A brief history of homeopathy
secondary literature · 2006
LINK
SUMMARY
Peer-reviewed historical essay by the medical historian Irvine Loudon, used in this case as the principal secondary source for Hahnemann's life and doctrine. It supports: birth in Meissen in 1755 and a medical degree from Erlangen in 1779; the cinchona ('the bark', i.e. quinine) self-experiment and the resulting 'like cures like' principle of similars; the 1796 'Essay on a New Principle for Ascertaining the Curative Powers of Drugs' and the 1810 Organon; the doctrine that diluted medicines retain power through a process Hahnemann called 'potentization', persisting (in Loudon's words) as a 'dematerialized spiritual force'; and the statement that Hahnemann 'died a millionaire in Paris in 1843'. Identifiers copied from PubMed (PMID 17139061) and Crossref (DOI 10.1177/014107680609901206): J R Soc Med, volume 99, issue 12, pages 607-610, December 2006, author Irvine Loudon.
NOTES
Loudon’s 2006 essay in the Journal of the Royal Society of Medicine is the peer-reviewed historical reference used throughout this case for Hahnemann’s biography and the structure of his doctrine.

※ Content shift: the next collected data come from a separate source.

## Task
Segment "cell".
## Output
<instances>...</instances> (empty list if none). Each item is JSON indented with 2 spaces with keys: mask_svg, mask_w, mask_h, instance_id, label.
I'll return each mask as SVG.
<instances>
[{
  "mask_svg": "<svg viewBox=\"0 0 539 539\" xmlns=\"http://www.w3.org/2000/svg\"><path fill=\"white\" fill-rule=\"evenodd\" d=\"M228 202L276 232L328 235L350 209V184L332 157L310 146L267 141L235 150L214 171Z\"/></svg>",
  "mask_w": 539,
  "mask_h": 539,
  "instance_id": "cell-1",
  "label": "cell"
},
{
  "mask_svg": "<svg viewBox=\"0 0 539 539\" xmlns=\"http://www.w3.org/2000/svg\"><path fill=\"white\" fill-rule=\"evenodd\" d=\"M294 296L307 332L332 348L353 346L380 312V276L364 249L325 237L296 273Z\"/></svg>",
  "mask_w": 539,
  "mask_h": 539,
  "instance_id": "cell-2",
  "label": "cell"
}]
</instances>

It is the source for his birth at Meissen in 1755, his 1779 Erlangen medical degree, the cinchona self-experiment that produced the principle of similars, the 1796 essay and 1810 Organon, the concept of potentization by which extreme dilutions were held to retain a ‘dematerialized spiritual force’, and the summary fact that Hahnemann ‘died a millionaire in Paris in 1843’. The bibliographic metadata are copied from the deterministic PubMed and Crossref records (PMID 17139061; DOI 10.1177/014107680609901206; J R Soc Med 99(12):607-610, 2006).